= Short task =
Without including any images, repeat the data exactly.

+ + + +

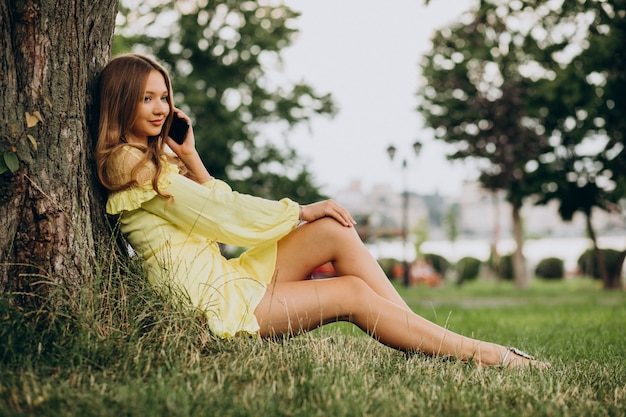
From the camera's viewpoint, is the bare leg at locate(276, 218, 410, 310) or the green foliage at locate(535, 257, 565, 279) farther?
the green foliage at locate(535, 257, 565, 279)

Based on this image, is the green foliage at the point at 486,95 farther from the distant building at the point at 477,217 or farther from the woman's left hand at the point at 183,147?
the woman's left hand at the point at 183,147

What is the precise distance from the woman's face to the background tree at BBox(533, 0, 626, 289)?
1447 centimetres

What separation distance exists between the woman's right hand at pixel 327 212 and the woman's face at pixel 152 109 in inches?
36.1

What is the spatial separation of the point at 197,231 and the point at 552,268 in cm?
3055

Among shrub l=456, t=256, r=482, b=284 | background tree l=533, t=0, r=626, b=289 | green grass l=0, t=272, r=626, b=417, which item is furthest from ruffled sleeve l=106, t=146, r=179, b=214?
shrub l=456, t=256, r=482, b=284

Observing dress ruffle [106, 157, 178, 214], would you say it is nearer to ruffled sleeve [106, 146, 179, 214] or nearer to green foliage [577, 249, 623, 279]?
ruffled sleeve [106, 146, 179, 214]

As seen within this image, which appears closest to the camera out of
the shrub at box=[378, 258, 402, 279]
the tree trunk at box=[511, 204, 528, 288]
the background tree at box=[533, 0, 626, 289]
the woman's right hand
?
the woman's right hand

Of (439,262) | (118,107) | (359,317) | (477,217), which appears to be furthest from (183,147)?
(477,217)

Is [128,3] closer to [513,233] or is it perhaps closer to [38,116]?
[513,233]

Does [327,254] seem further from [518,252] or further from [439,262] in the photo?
[439,262]

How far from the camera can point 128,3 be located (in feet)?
68.1

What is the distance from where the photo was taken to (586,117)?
59.5ft

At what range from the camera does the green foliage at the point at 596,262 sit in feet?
68.4

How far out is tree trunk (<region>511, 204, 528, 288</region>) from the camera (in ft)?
75.7
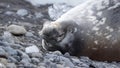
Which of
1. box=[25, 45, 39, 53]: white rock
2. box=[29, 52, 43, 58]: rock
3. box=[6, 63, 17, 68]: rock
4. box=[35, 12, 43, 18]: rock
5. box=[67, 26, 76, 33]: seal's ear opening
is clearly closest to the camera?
box=[6, 63, 17, 68]: rock

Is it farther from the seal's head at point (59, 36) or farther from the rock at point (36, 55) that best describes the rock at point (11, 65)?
the seal's head at point (59, 36)

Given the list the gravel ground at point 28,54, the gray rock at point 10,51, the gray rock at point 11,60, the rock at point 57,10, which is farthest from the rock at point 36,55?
the rock at point 57,10

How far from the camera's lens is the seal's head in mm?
3432

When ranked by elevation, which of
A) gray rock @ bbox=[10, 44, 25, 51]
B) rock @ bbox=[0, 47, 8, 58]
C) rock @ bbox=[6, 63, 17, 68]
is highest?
gray rock @ bbox=[10, 44, 25, 51]

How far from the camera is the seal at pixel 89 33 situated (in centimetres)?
350

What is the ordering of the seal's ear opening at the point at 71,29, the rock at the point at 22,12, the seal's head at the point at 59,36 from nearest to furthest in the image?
the seal's head at the point at 59,36
the seal's ear opening at the point at 71,29
the rock at the point at 22,12

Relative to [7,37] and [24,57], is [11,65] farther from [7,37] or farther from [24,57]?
[7,37]

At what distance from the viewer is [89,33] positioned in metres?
3.66

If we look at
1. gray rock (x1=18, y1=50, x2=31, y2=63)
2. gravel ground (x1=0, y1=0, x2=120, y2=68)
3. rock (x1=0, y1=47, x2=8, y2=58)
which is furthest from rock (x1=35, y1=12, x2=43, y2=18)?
rock (x1=0, y1=47, x2=8, y2=58)

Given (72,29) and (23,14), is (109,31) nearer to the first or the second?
(72,29)

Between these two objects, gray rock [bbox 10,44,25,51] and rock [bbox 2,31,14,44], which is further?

+ + + +

= Solution for this task =
From the camera's viewpoint, is the bare leg at locate(276, 218, 410, 310) or the green foliage at locate(535, 257, 565, 279) farther?
the green foliage at locate(535, 257, 565, 279)

Based on this image, is the green foliage at the point at 486,95 farther from the distant building at the point at 477,217 or farther from the woman's left hand at the point at 183,147?
the woman's left hand at the point at 183,147

What is the precise distance from the woman's face to the background tree at BBox(533, 0, 626, 289)?
1447 centimetres

What separation distance exists between the woman's right hand at pixel 327 212 and the woman's face at pixel 152 109 in inches?
36.1

What is the spatial separation of the point at 197,231 and the point at 552,268 in cm?
3055

Among shrub l=456, t=256, r=482, b=284 | background tree l=533, t=0, r=626, b=289 | green grass l=0, t=272, r=626, b=417, which item is furthest from ruffled sleeve l=106, t=146, r=179, b=214?
shrub l=456, t=256, r=482, b=284

Observing dress ruffle [106, 157, 178, 214], would you say it is nearer to ruffled sleeve [106, 146, 179, 214] or nearer to green foliage [577, 249, 623, 279]?
ruffled sleeve [106, 146, 179, 214]

As seen within this image, which appears closest to the camera out of
the shrub at box=[378, 258, 402, 279]
the tree trunk at box=[511, 204, 528, 288]
the background tree at box=[533, 0, 626, 289]
the woman's right hand
?
the woman's right hand

Of (439,262) | (118,107) | (359,317) | (477,217), which appears to be furthest from (183,147)?
(477,217)

Is [128,3] closer to [513,233] or is it perhaps closer to [38,116]?
[513,233]

Does [327,254] seem further from [518,252] or further from [439,262] in the photo?
[439,262]

How far from the camera can point 128,3 be located (in feet)?
68.1

What is the distance from where the photo was taken to (586,117)?
59.5ft

At what range from the camera does the green foliage at the point at 596,262 sit in feet?
68.4

How far out is tree trunk (<region>511, 204, 528, 288</region>) from the camera (in ft)?
75.7
Which of
1. box=[25, 45, 39, 53]: white rock
2. box=[29, 52, 43, 58]: rock
3. box=[6, 63, 17, 68]: rock
4. box=[35, 12, 43, 18]: rock
5. box=[67, 26, 76, 33]: seal's ear opening
is clearly closest to the camera?
box=[6, 63, 17, 68]: rock

Is it farther from the seal's head at point (59, 36) or farther from the rock at point (36, 55) that best describes the rock at point (11, 65)?
the seal's head at point (59, 36)

Given the list the gravel ground at point 28,54, the gray rock at point 10,51, the gray rock at point 11,60, the rock at point 57,10, which is farthest from the rock at point 36,55?
the rock at point 57,10

How far from the camera's lens is the seal's head in mm?
3432

When ranked by elevation, which of
A) gray rock @ bbox=[10, 44, 25, 51]
B) rock @ bbox=[0, 47, 8, 58]
C) rock @ bbox=[6, 63, 17, 68]
is highest?
gray rock @ bbox=[10, 44, 25, 51]

How far from the camera is the seal at pixel 89 33 situated (in centimetres)?
350

What is the ordering of the seal's ear opening at the point at 71,29, the rock at the point at 22,12, the seal's head at the point at 59,36 from nearest to furthest in the image?
the seal's head at the point at 59,36
the seal's ear opening at the point at 71,29
the rock at the point at 22,12

Relative to [7,37] and [24,57], is [11,65] farther from [7,37] or farther from [24,57]?
[7,37]

At what distance from the viewer is [89,33] positioned in metres?
3.66

If we look at
1. gray rock (x1=18, y1=50, x2=31, y2=63)
2. gravel ground (x1=0, y1=0, x2=120, y2=68)
3. rock (x1=0, y1=47, x2=8, y2=58)
which is furthest from rock (x1=35, y1=12, x2=43, y2=18)?
rock (x1=0, y1=47, x2=8, y2=58)

Given (72,29) and (23,14), is (109,31) nearer to the first or the second?
(72,29)

Between these two objects, gray rock [bbox 10,44,25,51] and rock [bbox 2,31,14,44], which is further?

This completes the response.